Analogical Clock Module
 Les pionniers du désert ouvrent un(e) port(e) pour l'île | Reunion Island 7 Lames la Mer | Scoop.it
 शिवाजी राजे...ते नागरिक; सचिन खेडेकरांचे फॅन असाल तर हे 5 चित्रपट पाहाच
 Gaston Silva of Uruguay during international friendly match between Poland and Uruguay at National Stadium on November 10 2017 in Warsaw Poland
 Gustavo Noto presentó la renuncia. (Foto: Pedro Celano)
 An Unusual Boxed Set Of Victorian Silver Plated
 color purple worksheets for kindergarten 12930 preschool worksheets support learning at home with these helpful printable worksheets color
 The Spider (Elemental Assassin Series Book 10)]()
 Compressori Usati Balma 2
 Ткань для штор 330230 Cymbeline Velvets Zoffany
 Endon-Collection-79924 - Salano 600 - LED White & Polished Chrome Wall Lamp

----

Problem statement: Give back the entire listing verbatim.

Task result:
Analogical Clock Module
 Les pionniers du désert ouvrent un(e) port(e) pour l'île | Reunion Island 7 Lames la Mer | Scoop.it
 शिवाजी राजे...ते नागरिक; सचिन खेडेकरांचे फॅन असाल तर हे 5 चित्रपट पाहाच
 Gaston Silva of Uruguay during international friendly match between Poland and Uruguay at National Stadium on November 10 2017 in Warsaw Poland
 Gustavo Noto presentó la renuncia. (Foto: Pedro Celano)
 An Unusual Boxed Set Of Victorian Silver Plated
 color purple worksheets for kindergarten 12930 preschool worksheets support learning at home with these helpful printable worksheets color
 The Spider (Elemental Assassin Series Book 10)]()
 Compressori Usati Balma 2
 Ткань для штор 330230 Cymbeline Velvets Zoffany
 Endon-Collection-79924 - Salano 600 - LED White & Polished Chrome Wall Lamp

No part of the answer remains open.